• _WRITTEN PROBLEM_: Which lines run from the one containing "What is the distance measured" to the end of the entries? Quote them exactly, and nothing else.

>> begin SOURCE RECORDS

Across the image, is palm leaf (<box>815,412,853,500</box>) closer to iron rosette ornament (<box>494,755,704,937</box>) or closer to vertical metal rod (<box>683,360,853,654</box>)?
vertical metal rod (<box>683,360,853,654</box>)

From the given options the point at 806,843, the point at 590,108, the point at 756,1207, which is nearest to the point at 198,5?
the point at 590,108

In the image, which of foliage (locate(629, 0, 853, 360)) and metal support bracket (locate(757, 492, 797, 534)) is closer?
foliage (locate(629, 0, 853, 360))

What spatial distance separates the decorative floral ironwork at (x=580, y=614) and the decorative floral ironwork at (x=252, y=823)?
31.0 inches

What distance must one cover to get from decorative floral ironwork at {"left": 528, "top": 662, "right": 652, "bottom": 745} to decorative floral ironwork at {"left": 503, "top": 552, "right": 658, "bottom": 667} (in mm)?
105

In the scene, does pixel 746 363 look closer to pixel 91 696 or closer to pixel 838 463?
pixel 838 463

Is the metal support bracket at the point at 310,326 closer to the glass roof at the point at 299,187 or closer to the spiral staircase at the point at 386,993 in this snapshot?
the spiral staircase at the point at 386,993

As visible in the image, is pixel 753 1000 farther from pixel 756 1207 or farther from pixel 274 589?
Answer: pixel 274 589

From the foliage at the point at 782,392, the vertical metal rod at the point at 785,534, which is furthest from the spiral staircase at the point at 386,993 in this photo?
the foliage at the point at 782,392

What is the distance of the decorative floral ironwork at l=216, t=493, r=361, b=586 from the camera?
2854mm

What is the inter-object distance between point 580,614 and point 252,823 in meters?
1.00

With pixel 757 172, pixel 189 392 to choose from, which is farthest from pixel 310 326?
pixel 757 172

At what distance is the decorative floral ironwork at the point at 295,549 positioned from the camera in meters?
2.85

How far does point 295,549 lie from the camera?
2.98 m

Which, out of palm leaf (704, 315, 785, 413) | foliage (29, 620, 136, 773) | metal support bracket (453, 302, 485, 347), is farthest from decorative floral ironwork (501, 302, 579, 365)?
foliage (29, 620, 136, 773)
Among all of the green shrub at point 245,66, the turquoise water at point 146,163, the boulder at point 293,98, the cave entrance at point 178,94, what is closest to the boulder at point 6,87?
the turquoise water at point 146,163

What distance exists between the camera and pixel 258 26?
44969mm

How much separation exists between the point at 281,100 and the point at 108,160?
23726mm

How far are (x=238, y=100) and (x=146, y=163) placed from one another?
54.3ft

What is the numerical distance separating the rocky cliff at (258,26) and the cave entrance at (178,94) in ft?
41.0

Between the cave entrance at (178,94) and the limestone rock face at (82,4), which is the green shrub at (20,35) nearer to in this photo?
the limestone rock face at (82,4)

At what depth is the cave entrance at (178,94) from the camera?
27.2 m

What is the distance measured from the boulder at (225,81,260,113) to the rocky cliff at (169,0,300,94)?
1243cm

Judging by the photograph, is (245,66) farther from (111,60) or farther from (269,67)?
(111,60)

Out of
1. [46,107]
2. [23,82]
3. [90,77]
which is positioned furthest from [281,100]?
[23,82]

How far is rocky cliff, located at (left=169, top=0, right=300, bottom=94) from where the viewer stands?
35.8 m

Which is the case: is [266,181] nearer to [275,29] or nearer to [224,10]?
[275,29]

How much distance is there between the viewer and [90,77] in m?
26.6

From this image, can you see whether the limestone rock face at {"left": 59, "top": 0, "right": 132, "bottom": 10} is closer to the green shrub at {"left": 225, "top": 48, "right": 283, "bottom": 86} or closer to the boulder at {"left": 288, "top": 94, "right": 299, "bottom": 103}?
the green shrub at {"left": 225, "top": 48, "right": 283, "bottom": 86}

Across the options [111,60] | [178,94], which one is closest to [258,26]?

>> end SOURCE RECORDS

• _OUTPUT OF THE TASK_:
What is the distance measured from the boulder at (225,81,260,113) to the rocky cliff at (169,0,300,94)?
1243cm

Judging by the photograph, is (245,66) farther from (111,60) or farther from (269,67)?
(111,60)

Out of
1. [46,107]
2. [23,82]
3. [90,77]
which is positioned furthest from [281,100]?
[23,82]

How far is rocky cliff, located at (left=169, top=0, right=300, bottom=94) from where the viewer stands?
35.8 m

Which is the case: is [266,181] nearer to [275,29] or nearer to [224,10]?
[275,29]

How much distance is there between the viewer and [90,77] in m?
26.6

From this image, can you see whether the limestone rock face at {"left": 59, "top": 0, "right": 132, "bottom": 10} is closer to the green shrub at {"left": 225, "top": 48, "right": 283, "bottom": 86} or closer to the boulder at {"left": 288, "top": 94, "right": 299, "bottom": 103}?
the green shrub at {"left": 225, "top": 48, "right": 283, "bottom": 86}

Across the options [111,60] | [178,94], which one is closest to [258,26]?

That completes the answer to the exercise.